Question: I can understand how FODMAPs might cause diarrhea, but how do they cause constipation?
Short answer: I don't know. Skip the rest of this post if you're not keen on rambling speculation about FODMAPs and the gut microbiome.
In so-called simple constipation, as opposed to IBS, fiber/FODMAPs sometimes will actually improve symptoms. But let's talk about IBS-constipation predominant (IBS-C), which rarely responds to increasing fiber in the diet, and which we might be attempting to treat with a low FODMAP diet.

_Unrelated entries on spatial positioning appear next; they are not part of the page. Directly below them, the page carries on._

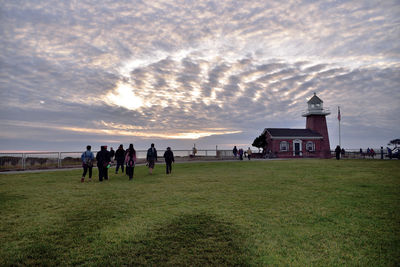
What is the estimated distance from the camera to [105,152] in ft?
44.8

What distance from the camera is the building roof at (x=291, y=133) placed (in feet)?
149

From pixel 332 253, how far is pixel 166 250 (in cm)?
290

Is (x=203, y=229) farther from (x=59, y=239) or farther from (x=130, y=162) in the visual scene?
(x=130, y=162)

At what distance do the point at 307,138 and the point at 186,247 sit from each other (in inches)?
1809

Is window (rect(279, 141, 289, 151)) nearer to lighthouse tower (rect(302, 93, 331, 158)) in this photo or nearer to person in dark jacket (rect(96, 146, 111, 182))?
lighthouse tower (rect(302, 93, 331, 158))

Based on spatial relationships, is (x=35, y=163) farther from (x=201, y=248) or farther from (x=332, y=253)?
(x=332, y=253)

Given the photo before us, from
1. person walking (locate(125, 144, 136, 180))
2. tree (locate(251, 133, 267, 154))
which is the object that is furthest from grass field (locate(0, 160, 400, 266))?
tree (locate(251, 133, 267, 154))

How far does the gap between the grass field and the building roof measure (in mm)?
37280

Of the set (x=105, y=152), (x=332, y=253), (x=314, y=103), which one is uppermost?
(x=314, y=103)

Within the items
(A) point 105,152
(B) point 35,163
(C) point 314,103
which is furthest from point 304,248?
(C) point 314,103

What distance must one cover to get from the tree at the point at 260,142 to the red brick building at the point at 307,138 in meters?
0.81

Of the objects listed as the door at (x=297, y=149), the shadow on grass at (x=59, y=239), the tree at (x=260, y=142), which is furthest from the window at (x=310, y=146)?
the shadow on grass at (x=59, y=239)

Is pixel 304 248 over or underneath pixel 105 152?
underneath

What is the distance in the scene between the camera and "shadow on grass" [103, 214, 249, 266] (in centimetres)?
401
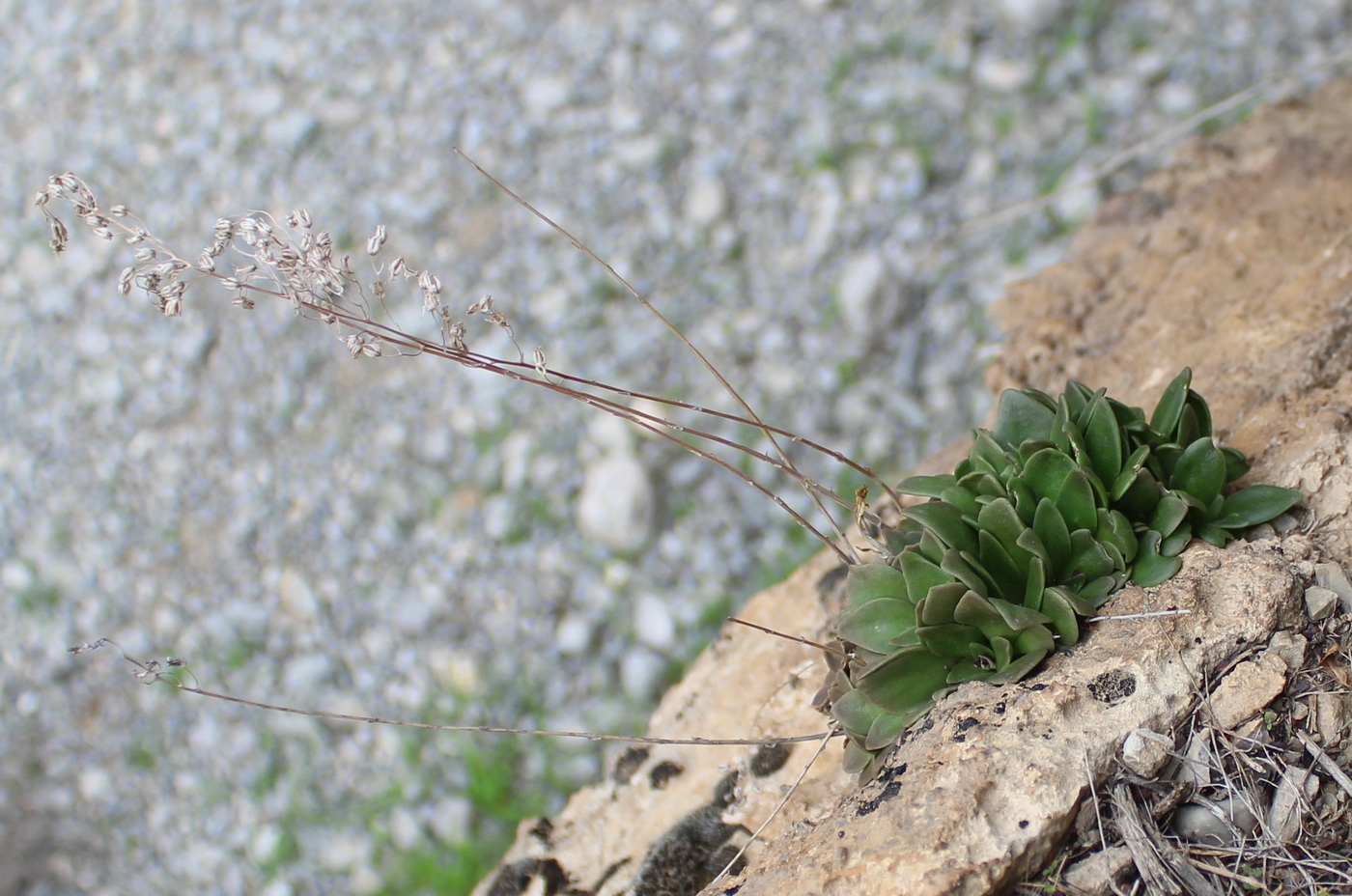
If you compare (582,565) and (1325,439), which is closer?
(1325,439)

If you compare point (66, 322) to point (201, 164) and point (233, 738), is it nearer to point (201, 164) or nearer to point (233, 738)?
point (201, 164)

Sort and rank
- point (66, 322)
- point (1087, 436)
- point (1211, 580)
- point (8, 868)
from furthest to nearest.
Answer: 1. point (66, 322)
2. point (8, 868)
3. point (1087, 436)
4. point (1211, 580)

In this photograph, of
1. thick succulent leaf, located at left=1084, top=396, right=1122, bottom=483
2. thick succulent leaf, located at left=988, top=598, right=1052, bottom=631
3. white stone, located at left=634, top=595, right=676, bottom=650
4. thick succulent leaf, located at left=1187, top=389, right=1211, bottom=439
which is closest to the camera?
thick succulent leaf, located at left=988, top=598, right=1052, bottom=631

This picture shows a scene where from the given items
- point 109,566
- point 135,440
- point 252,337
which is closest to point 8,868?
point 109,566

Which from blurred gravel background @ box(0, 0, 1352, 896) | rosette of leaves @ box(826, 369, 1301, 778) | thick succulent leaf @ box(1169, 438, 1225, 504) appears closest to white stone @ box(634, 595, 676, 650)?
blurred gravel background @ box(0, 0, 1352, 896)

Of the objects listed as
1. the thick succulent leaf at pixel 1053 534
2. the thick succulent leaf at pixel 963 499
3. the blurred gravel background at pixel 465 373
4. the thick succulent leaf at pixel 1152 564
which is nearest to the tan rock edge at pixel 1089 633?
the thick succulent leaf at pixel 1152 564

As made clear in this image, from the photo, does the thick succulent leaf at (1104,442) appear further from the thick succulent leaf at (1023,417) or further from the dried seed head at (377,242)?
the dried seed head at (377,242)

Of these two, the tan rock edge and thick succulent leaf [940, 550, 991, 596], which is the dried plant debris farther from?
thick succulent leaf [940, 550, 991, 596]
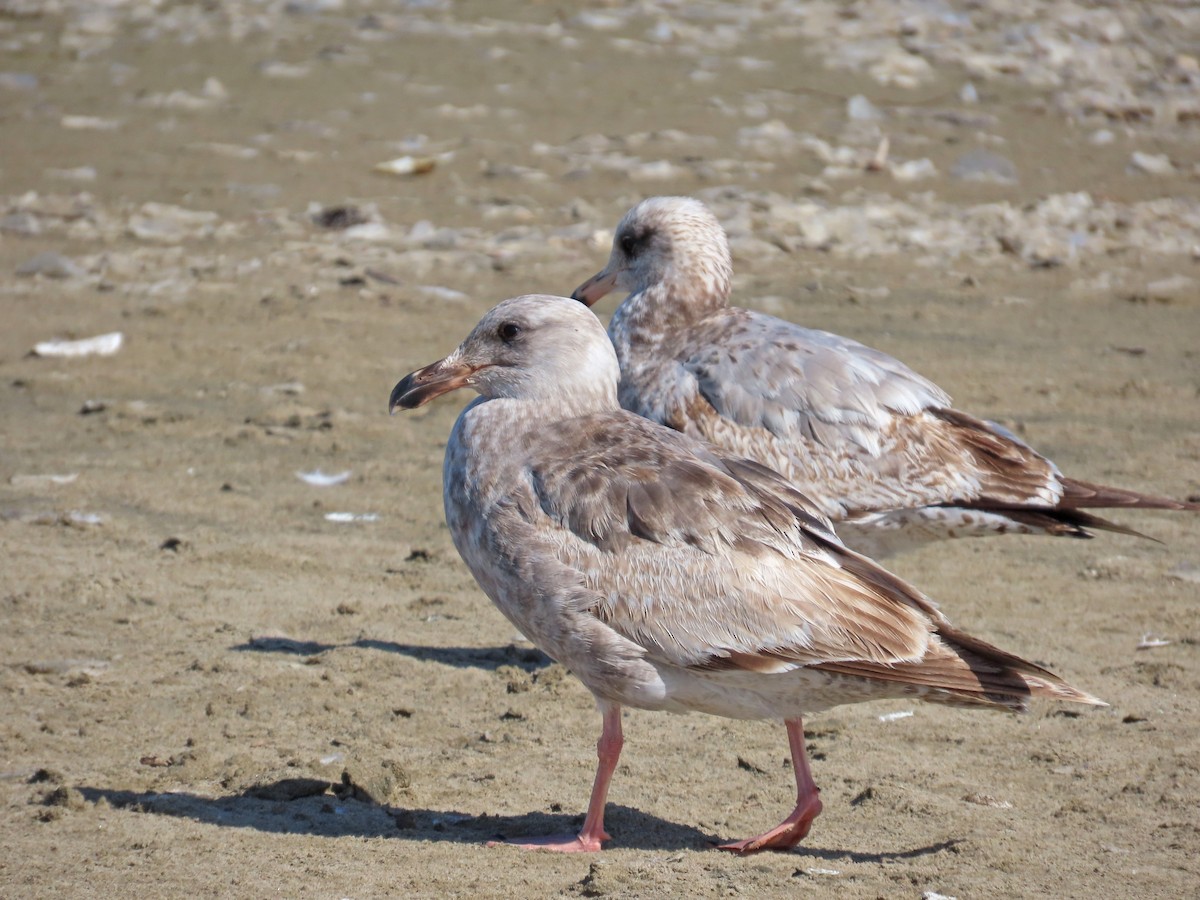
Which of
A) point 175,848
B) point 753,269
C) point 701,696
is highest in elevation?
point 701,696

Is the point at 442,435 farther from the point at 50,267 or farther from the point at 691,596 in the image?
the point at 691,596

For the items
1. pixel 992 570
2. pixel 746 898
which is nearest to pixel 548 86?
pixel 992 570

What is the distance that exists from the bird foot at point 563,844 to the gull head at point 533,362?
126 centimetres

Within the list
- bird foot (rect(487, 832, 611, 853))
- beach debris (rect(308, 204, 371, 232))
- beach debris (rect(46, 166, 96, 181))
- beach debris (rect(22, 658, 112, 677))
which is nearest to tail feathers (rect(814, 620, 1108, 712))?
bird foot (rect(487, 832, 611, 853))

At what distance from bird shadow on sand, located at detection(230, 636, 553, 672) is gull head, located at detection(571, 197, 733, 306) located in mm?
1745

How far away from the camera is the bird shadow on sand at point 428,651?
552 cm

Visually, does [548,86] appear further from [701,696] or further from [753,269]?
[701,696]

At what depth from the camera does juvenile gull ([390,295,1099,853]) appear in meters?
4.04

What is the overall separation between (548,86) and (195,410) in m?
6.37

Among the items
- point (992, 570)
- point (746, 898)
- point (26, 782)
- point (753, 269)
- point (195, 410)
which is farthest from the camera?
point (753, 269)

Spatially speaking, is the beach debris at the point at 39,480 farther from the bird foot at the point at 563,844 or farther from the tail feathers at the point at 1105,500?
the tail feathers at the point at 1105,500

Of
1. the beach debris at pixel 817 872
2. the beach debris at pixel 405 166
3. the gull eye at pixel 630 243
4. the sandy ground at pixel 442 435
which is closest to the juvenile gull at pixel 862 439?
the sandy ground at pixel 442 435

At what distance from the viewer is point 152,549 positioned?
20.8ft

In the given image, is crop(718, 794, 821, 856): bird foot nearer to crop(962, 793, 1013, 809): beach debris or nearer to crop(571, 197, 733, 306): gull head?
crop(962, 793, 1013, 809): beach debris
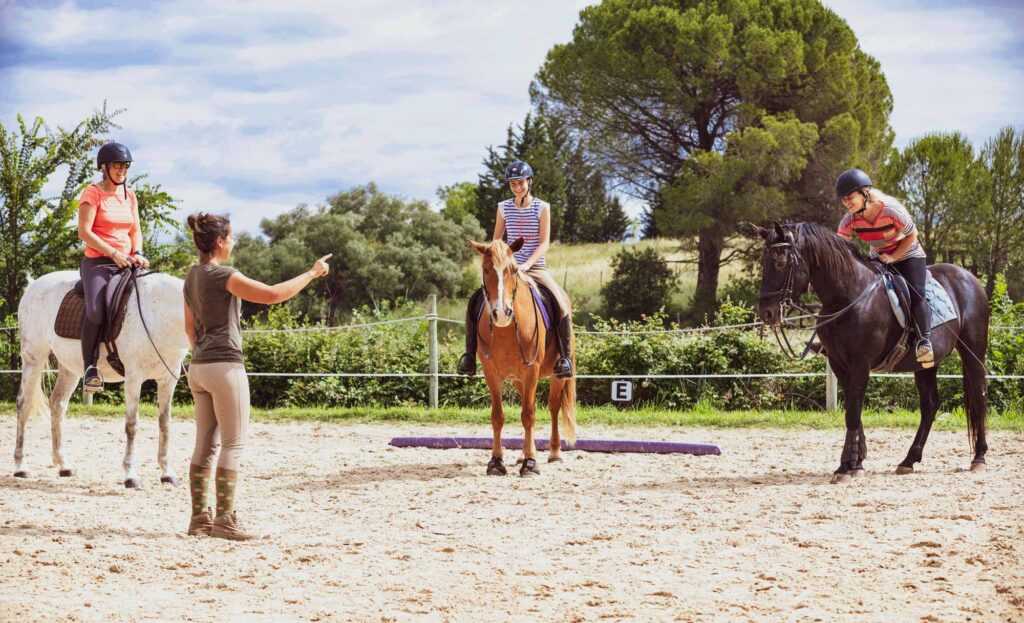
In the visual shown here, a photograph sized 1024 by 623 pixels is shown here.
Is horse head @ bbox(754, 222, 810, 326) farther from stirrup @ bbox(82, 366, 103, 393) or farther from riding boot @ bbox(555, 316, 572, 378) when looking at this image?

There is no final answer to the puzzling question: "how do FODMAPs cause IBS-C?" In fact, it isn't likely that food or food components cause IBS, rather there are underlying problems such as disordered immune function, dysbiosis, visceral hypersensitivity, slow or rapid transit time, etc. Still, reducing the FODMAPs in the diet can help manage symptoms.
Here are a few things to think about. The Merck Manual says "Constipation is difficult or infrequent passage of stool, hardness of stool, or a feeling of incomplete evacuation."
One way FODMAPs affect bowel function is via osmotic activity; in other words FODMAPs have the ability to attract and hold fluid in the gut. If anything, we might expect this to soften stool and perhaps cause urgent, watery diarrhea. That seems to suggest that the osmotic activity of FODMAPs is not the main problem in IBS-C, although it clearly plays a role in people with diarrhea-predominant IBS. (We can't rule out that colonic distention due to increased fluid load in the gut causes constipation through some sort of broken feedback loop in fluid balance physiology, though.)
The other way FODMAPs affect bowel function is via their rapid fermentability and how that interacts with the type, amount, and placement of the resident gut bacteria in people with IBS-C.
Every single one of us is colonized by a unique set of microbes, as unique as our fingerprints. There is some preliminary work now showing that people with IBS may tend toward different populations of microbes than people without IBS, and that people with IBS-C tend to be colonized by more methane-producing bacteria. Limiting FODMAPs in the diet changes the food supply available and affects the microbiome in unknown ways. Using probiotics or antibiotics also affects the type and amount of gut microbes, and can sometimes improve symptoms. How these observations relate to "difficult or infrequent passage of stool, hardness of stool, or a feeling of incomplete evacuation" only time will tell.